Met hoeveel ambitie trekken de Belgische judoka’s dit weekend naar de wereldkampioenschappen in München? En hoe onbekend is de bondscoach? Een gesprek om het goed te maken.

Doen wij Alexandr Jatskevich (43) recht? Sasja. Eerst was hij een Letse Rus. Zoon van een officier die zijn legerdienst aan de rand van de toenmalige Sovjet-Unie deed. Later, in 1989, kwam Jatskevich naar hier. Na een carrière met drie Europese judotitels en één bronzen olympische medaille werd hij Russische Belg. Vermoedelijk was dat geen crescendo in zijn leven.

In beeld al die jaren was Jean-Marie Dedecker. Het hoofd van een beul, oneliners als messen. Er schoot geen vierkante centimeter scherm over. Op de achtergrond leidde iemand de technische trainingen. We informeerden naar hem. De volgende keer weer, ongelukkig genoeg was zijn naam ons ontsnapt. Na jaren kondigde Dedecker zijn vertrek aan. Alweer waren we vooral met zijn afscheid bezig. Zo ging dat.

De Belgische judoglorie duurt voort. Er is een nieuwe judocoach. We wijken niet uiteen als hij komt aanstappen. We nodigen hem niet uit in het panel van spelprogramma’s. We schrijven zijn naam zo verkeerd mogelijk. Alexander met e. En Jaskevitch, terwijl het Jatskevich moet zijn. Om helemaal juist te zijn: Iatskevich.

Wat zijn wij? Ondankbaren.

Met hoeveel medailles komen we straks terug?

Alexandr Jatskevich: In theorie reken ik op drie. Maar het hangt van veel tegelijk af. De loting. Of het je dag is. Een onooglijke blessure. Dat is het moeilijkste facet van de job als trainer: ervoor zorgen dat de atleet zijn beste prestaties op het juiste ogenblik neerzet. In dat opzicht moet je alles zijn: een vader, een broer soms, een artiest, een psycholoog.

Hoe word je bijvoorbeeld een goed psycholoog?
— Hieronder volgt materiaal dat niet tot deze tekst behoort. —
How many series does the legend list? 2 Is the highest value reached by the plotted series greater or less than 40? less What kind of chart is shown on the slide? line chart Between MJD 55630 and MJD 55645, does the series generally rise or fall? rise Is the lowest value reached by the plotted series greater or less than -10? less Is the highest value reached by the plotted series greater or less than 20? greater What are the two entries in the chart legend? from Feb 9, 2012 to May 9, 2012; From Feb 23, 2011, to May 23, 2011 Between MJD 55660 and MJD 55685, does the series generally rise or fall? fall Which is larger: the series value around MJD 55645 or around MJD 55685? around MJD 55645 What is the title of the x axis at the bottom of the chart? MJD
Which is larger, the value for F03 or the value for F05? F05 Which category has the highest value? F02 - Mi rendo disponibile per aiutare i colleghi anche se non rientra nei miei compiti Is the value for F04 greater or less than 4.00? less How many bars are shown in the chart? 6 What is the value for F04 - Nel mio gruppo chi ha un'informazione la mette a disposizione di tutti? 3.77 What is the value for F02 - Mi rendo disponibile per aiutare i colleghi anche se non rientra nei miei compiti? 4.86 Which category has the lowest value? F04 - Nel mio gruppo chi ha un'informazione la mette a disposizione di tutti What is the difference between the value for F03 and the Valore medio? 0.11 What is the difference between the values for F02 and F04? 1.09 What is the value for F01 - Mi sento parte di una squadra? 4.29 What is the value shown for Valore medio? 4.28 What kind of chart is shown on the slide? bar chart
Jatskevich: Ik ga uit van mijn eigen ervaring en van wat anderen mij vertellen. Ik heb geprobeerd om psychologische boeken te lezen. Ik was echt ontgoocheld. Op één Amerikaan na die ik ook persoonlijk ontmoet heb, gaat het met psychologen meestal zo: je stelt ze een vraag, ze kijken je aan en dan zeggen ze: wat denk je zelf? In boeken staan meestal dezelfde begrippen die ik twintig jaar geleden op de universiteit gehoord heb. Toen ik judoka was, heb ik elf jaar deel uitgemaakt van de selectie van de Sovjet-Unie. In die periode heb ik vier nationale trainers gehad. Als ik hun werk analyseer, helpt mij dat meer dan een hele bibliotheek.
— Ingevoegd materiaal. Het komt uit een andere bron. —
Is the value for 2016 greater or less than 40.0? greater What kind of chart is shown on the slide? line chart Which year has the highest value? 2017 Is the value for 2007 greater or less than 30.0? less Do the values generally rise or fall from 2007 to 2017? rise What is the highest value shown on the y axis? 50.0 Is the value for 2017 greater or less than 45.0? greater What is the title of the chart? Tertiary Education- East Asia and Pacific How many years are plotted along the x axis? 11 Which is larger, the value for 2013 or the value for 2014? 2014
Je hebt zelf een boek over de Russische judostijl geschreven. Was die kennis de reden waarom Jean-Marie Dedecker je naar hier heeft gehaald?
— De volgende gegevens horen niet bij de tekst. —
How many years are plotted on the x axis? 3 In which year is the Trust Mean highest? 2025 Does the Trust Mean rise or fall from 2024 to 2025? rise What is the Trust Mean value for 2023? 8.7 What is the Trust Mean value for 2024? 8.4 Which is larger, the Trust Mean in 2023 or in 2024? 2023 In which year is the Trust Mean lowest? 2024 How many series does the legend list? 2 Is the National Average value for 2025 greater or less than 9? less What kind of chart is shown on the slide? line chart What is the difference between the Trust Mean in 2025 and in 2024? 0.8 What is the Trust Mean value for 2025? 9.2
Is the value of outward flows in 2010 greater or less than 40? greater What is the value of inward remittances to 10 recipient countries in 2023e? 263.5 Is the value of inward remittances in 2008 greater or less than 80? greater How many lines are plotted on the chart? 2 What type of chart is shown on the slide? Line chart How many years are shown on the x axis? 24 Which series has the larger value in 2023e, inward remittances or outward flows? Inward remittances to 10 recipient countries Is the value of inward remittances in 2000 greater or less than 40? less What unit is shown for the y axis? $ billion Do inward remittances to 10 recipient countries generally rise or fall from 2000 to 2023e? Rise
Jatskevich: Het zou een grote fout van mij geweest zijn om de Russische stijl naar hier over te brengen. Wat je kan doen, is een systeem van voorbereiding overhevelen. Ik denk dat Jean-Marie zijn mening vooral gebaseerd heeft op mijn sportieve prestaties als judoka en op het feit dat de Sovjet-Russen toen tot de besten in de wereld behoorden. Hij zag in mij de tussenpersoon tussen het Russische systeem en de Belgische judowereld. Wij wisten hoe we andere stijlen moesten bevechten om te winnen, onze voorbereiding bestond uit niets anders. Toen ik in België aankwam, ontbrak hier vooral de psychologische aanpak. De technische voorbereiding was goed, hoewel enkele dingen beter konden: het grondwerk, de counterbewegingen en de kennis van grepen. Er was ook geen echt systeem van voorbereiding. Alles gebeurde spontaan, zonder besef wanneer het ogenblik juist was om bijvoorbeeld loopoefeningen in te lassen.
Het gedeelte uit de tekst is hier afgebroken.